**Quoted passage:**
Not only does the cookware meet his standards, so does the food that's in it. The steak, shrimp and fish have been brought in from his cafe in Orlando.

"Even for television I like to have the right quality. Sometimes we buy things at the market too, but I know the difference right away. It makes me happier to cook, because I know it's the right quality."

Though he owns more than 35 restaurants, has a successful line of gourmet grocery store foods, appears on his own cable television show and caters prestigious entertainment events such as the Academy Awards, Puck regularly appears on HSN because the medium works for him. Last year, he had more than $10-million in sales and is expected to generate $15-million this year.

"He's excellent because he's fun, a little unpredictable and vivacious," said HSN executive vice president of marketing Paul Guyardo. "The only difference between us and the Food Network is we have an 800 number at the bottom of our screen so you can call directly and purchase the product."

Though Puck only recently hooked up with the Food Network, his HSN gig is two years old.

His cookware line, sold only on HSN, includes omelet and saucepans, a stockpot, a fondue set, a stir fry pan, a roaster and a casserole. The items range in price from $18.50 to $193.50. During his most recent visit, Puck's goal was to sell his 21-piece set. According to HSN, he moved more than 10,000 of them in about 133 minutes.

**Supplied data:**

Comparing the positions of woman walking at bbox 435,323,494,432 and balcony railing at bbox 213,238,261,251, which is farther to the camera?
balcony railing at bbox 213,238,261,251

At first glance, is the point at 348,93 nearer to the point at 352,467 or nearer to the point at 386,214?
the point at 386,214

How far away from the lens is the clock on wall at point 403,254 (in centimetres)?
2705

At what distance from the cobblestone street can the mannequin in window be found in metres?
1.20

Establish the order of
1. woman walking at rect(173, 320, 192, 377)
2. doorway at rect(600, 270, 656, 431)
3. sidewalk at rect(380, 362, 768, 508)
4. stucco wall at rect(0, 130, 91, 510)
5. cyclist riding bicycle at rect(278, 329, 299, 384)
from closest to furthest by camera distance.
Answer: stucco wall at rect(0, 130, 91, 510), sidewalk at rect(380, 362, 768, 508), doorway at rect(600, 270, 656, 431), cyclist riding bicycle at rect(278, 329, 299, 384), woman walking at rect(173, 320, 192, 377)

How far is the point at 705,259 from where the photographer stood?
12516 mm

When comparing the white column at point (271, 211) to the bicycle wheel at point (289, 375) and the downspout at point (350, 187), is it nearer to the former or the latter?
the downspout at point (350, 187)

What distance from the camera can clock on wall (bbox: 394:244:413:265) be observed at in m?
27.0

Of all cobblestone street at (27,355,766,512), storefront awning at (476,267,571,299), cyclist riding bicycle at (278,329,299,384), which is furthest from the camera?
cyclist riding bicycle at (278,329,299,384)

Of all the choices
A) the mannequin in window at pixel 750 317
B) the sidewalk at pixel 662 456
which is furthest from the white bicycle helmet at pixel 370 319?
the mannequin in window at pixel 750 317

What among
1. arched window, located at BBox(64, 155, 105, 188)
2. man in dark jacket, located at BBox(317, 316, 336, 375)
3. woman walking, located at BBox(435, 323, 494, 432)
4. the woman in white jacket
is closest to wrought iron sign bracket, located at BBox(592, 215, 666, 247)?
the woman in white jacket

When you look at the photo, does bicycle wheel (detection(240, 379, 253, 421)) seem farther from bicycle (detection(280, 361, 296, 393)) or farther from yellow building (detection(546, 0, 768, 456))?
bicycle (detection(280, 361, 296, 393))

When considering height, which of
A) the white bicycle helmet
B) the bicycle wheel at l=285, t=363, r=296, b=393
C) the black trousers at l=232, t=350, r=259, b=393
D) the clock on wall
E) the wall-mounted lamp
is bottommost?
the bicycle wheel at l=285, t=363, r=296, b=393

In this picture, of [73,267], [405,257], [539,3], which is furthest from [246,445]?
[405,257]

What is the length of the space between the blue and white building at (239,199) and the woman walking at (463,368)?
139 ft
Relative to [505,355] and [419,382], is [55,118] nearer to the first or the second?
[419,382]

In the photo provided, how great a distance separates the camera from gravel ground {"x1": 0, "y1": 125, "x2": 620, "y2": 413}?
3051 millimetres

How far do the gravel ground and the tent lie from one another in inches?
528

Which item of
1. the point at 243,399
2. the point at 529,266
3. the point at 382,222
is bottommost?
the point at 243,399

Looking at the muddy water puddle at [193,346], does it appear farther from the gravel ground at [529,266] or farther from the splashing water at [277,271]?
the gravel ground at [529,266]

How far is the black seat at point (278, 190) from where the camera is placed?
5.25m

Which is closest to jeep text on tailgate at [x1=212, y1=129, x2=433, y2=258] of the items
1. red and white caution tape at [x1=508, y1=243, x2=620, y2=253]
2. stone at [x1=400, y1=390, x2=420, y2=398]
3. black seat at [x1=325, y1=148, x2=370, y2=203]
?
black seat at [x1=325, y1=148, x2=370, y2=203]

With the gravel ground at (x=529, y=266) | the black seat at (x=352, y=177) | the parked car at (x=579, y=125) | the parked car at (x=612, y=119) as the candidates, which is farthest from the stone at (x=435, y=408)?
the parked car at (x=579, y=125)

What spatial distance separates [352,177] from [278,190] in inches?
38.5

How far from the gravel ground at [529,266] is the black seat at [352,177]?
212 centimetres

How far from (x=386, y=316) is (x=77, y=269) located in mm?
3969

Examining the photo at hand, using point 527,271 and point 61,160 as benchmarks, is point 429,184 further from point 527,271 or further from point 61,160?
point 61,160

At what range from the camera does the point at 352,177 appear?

**Parts of the exercise:**
#1 Answer these from the article on Puck's HSN cookware, one line each:
(a) Where were the steak, shrimp and fish brought in from?
(b) How long has Puck been on HSN?
(c) What is the price range of the items in his cookware line?
#2 In the article on Puck's HSN cookware, Puck wants food of the right quality even for television. Using his own words in the article, explain why.
#3 Extend the article on Puck's HSN cookware with a paragraph that follows its last sentence.

**Per-task answers:**
#1
(a) From his cafe in Orlando.
(b) Two years.
(c) From $18.50 to $193.50.

#2 Puck says that knowing the food is the right quality makes him happier to cook. He adds that he can tell the difference right away, so he wants the right quality even for television.

#3
Dressed in his ever-present chef whites with W. P. stitched on the top, black pants, white socks and black loafers, the 51-year-old Puck looks different than the photo on his latest book jacket. Both his hair (now spiky and gray) and his body are thinner. He attributes the weight loss to walking his sons to school and then jogging the three miles home.

We notice this change in his appearance, not because it's so drastic, but because we feel like we know Wolfgang Puck so well. We see him all the time on television. He pops up on Entertainment Tonight, the E! channel and Good Morning America. His new Food Network show, Wolfgang Puck, airs Friday through Sunday. Then there are his HSN appearances.

"Celebrities are surprised that of all the things they do, how many people actually watch the Home Shopping Network, see them and associate them with HSN," said Lopez, the host with whom Puck works with at least one show per visit. "I think it's more powerful than they realized."

Lopez works frequently with actor and cookbook author Suzanne Somers, who sells jewelry, lounge wear and other items on HSN. While telling viewers that Somers only uses Puck's cookware in her home, the chef jumped in with a comment.

"She's one of my favorite customers because she's beautiful and she likes to eat. That's the best combination, I think."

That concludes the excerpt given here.